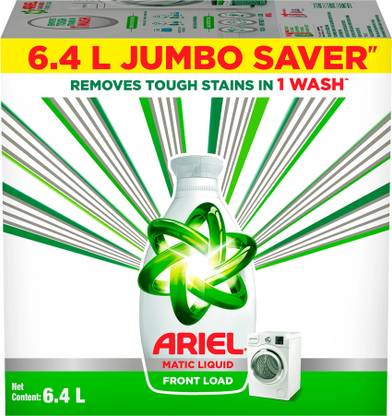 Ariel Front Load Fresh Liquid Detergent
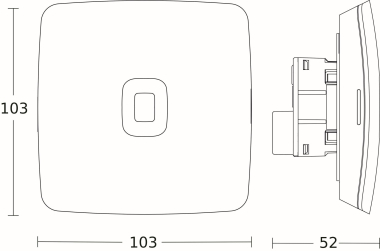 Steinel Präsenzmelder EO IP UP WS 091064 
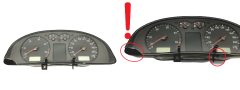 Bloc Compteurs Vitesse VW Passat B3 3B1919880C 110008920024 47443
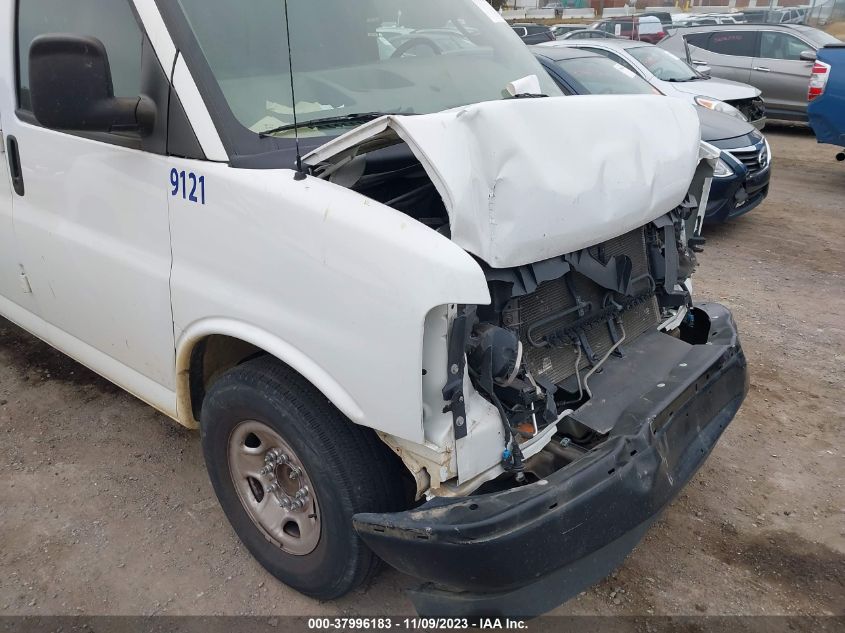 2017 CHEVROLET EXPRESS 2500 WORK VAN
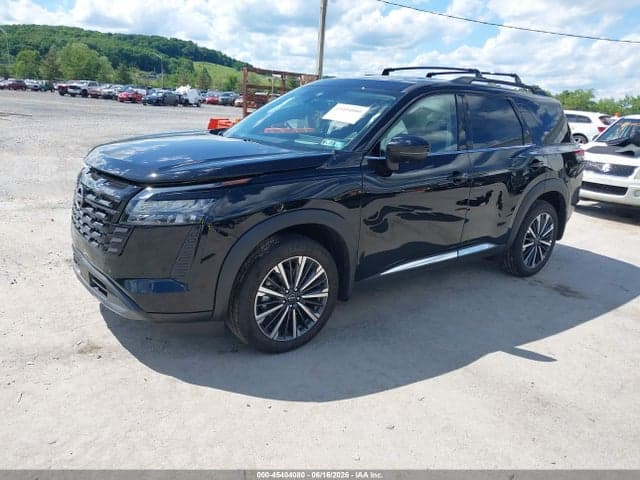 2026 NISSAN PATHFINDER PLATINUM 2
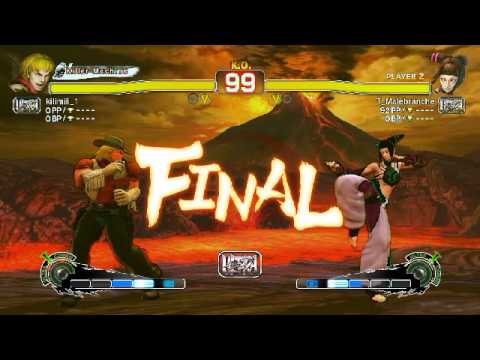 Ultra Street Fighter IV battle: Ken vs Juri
┄┄┄┄┄┄┄┄┄┄
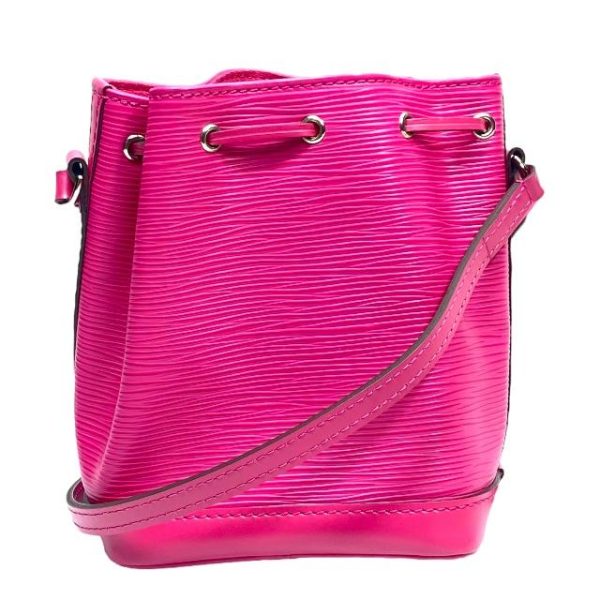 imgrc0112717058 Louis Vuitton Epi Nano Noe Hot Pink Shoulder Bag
┄┄┄┄┄┄┄┄┄┄
Render the records from the line containing "Ariel Front Load Fresh Liquid Detergent" through the line containing "Ultra Street Fighter IV battle: Ken vs Juri" as a JSON list of strings, one per line with blank lines omitted, and leave the pictures out of the answer.

[
  " Ariel Front Load Fresh Liquid Detergent",
  " Steinel Präsenzmelder EO IP UP WS 091064 ",
  " Bloc Compteurs Vitesse VW Passat B3 3B1919880C 110008920024 47443",
  " 2017 CHEVROLET EXPRESS 2500 WORK VAN",
  " 2026 NISSAN PATHFINDER PLATINUM 2",
  " Ultra Street Fighter IV battle: Ken vs Juri"
]